With secureboot off, which is necessary to restore my image to disk, every computer boots without issue to Windows. After finishing the oobe, they work great. Intune managed windows updates are doing an okay job from there.
With secureboot enabled, signature verification fails.
I’ve tried bios update,
bootrec /fixmbr
bootrec /fixboot
bootrec /rebuildbcd (0 os is found when scanned)
The other thing I’ve done, and may be the actual problem come to think, is use gparted to move and expand partitions as needed. Image was created with a 256GB disk and most workstation have .5TB or 1TB capacity.
Does anyone with more experience with secureboot know how I’m breaking, and how I can NOT break or repair the disks boot?

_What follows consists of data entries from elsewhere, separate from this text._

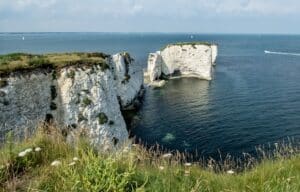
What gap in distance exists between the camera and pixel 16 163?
28.9 ft

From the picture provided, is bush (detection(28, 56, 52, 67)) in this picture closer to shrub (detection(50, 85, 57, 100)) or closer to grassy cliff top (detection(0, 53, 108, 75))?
grassy cliff top (detection(0, 53, 108, 75))

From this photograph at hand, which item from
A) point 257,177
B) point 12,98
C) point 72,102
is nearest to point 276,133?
point 72,102

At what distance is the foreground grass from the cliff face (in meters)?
26.0

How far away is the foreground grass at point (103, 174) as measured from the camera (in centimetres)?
714

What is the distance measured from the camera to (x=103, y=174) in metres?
6.98

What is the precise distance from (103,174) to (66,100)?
107ft

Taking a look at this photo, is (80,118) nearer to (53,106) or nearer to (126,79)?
(53,106)

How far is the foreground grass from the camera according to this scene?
23.4 feet

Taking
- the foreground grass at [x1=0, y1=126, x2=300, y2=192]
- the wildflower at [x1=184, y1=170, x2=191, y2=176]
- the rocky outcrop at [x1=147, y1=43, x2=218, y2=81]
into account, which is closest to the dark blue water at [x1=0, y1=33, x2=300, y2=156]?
the rocky outcrop at [x1=147, y1=43, x2=218, y2=81]

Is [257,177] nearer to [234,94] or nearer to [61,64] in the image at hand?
[61,64]

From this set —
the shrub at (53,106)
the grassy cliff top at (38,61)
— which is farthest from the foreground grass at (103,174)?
the shrub at (53,106)

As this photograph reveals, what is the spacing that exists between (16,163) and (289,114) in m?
58.2

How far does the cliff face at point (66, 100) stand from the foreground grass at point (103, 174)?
2595cm

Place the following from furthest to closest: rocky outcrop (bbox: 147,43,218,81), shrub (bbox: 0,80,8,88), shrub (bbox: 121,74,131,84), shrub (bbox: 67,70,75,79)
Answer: rocky outcrop (bbox: 147,43,218,81), shrub (bbox: 121,74,131,84), shrub (bbox: 67,70,75,79), shrub (bbox: 0,80,8,88)
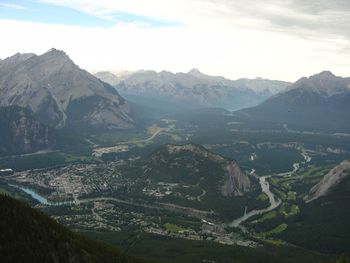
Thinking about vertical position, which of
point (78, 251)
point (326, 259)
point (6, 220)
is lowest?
point (326, 259)

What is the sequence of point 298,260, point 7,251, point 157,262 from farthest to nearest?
point 298,260 < point 157,262 < point 7,251

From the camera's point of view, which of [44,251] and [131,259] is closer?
[44,251]

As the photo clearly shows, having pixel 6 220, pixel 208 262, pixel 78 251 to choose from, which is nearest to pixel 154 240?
pixel 208 262

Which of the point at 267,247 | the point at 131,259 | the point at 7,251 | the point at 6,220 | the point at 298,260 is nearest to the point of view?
the point at 7,251

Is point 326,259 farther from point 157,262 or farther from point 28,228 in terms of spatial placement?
point 28,228

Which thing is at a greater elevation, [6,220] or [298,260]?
[6,220]

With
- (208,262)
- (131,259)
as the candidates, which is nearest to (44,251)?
(131,259)

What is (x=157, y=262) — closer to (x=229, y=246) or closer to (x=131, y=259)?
(x=131, y=259)
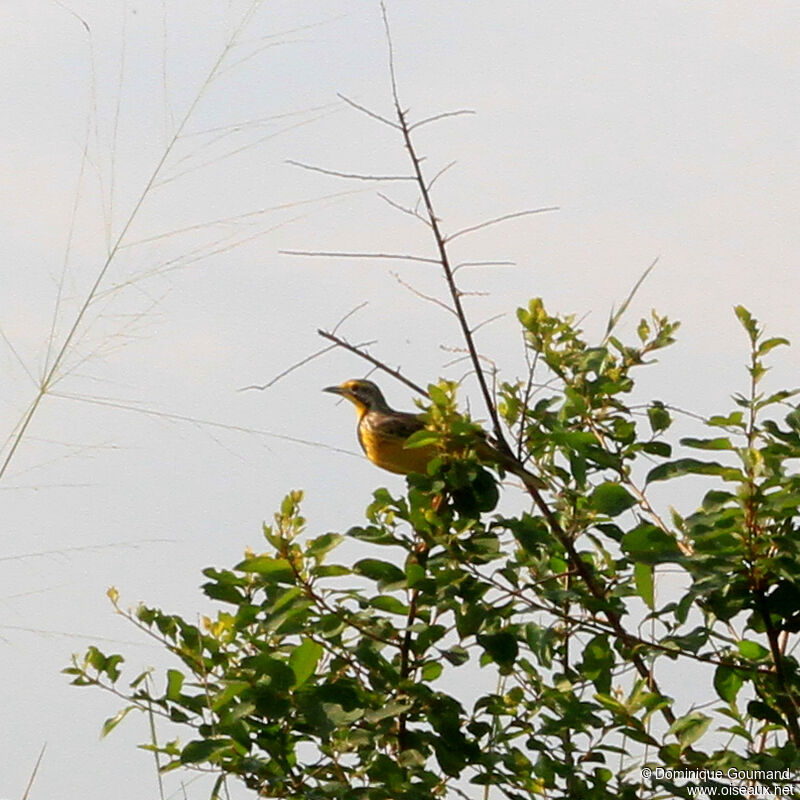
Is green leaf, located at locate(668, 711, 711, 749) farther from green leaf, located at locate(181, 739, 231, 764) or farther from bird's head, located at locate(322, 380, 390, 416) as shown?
bird's head, located at locate(322, 380, 390, 416)

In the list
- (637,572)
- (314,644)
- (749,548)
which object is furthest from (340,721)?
(749,548)

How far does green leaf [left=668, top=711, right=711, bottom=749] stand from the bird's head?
254cm

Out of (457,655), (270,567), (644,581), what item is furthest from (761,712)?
(270,567)

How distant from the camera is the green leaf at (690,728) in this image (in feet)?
8.94

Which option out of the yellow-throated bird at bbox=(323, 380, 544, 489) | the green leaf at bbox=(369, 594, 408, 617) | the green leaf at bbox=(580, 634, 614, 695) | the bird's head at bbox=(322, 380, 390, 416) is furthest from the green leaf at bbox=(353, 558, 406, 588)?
the bird's head at bbox=(322, 380, 390, 416)

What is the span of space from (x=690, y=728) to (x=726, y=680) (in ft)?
0.60

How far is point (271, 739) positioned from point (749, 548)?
947 millimetres

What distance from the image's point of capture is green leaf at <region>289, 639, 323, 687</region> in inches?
107

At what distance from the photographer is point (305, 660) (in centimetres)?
273

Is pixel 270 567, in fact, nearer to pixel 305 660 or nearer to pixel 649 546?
pixel 305 660

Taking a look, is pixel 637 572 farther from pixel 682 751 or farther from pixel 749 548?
pixel 682 751

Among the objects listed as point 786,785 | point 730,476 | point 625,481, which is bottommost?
point 786,785

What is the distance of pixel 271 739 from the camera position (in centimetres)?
283

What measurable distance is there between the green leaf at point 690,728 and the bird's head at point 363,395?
254 cm
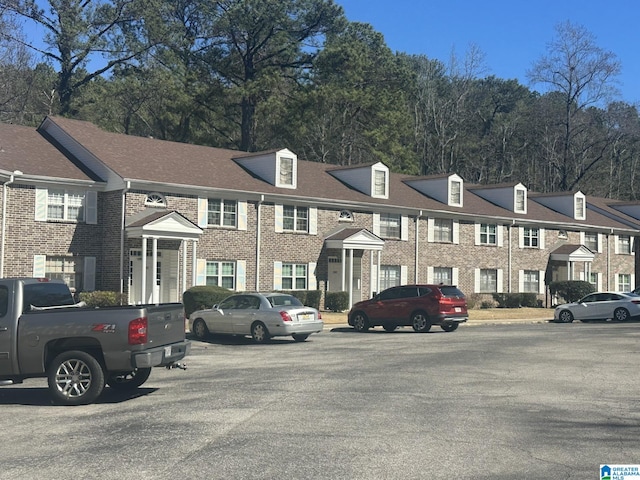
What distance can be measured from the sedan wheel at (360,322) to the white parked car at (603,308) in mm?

I’d really like to be able to use secureboot in my compliance policy in intune….
Thank you.
enterprisedatalead@reddit
This usually comes down to a mismatch between how the image was created and what Secure Boot expects at boot time. If the image wasn’t prepared in full UEFI mode or the bootloader wasn’t properly signed, Secure Boot will block it even though everything looks fine otherwise.
In my experience, the common fixes are rebuilding the boot files after imaging or making sure the system is actually using UEFI with GPT and not falling back to legacy settings. I’ve also seen cases where imaging tools didn’t correctly recreate the EFI partition, and running something like bcdboot to rebuild the boot configuration fixed it. This lines up with known issues where boot failures happen if firmware and bootloader trust chain don’t match
Are you seeing this on all imaged machines or only specific hardware models, and are you using a standardized image process across them?
No_Actuator_4762@reddit (OP)
Same process across all of them, which, in hindsight is flawed. The only way to even create the image required disabling secureboot. Clonezilla via “rescuezilla” is the suite used to both create, restore, and then gparted the partition table thereafter.
I’d have to give it a closer look but it’s safe to say it’s all the workstations needing a fix. A handful seem to be able to boot right back into windows with secureboot enabled.
I didn’t spend a lot of time attempting, but on the one machine I was working with, I want to say bcdboot wasnt able to detect the OS installation. I’m sure going down that path could be fruitful.
Any advice considering that tidbit?
Darkhexical@reddit
Update your certificate.
No_Actuator_4762@reddit (OP)
That looks like quite a project. In short, are you talking about me reimagining all the workstations? That’s not an option at the moment. I’ll continue to look into it.
Darkhexical@reddit
No. You just have to update the bios.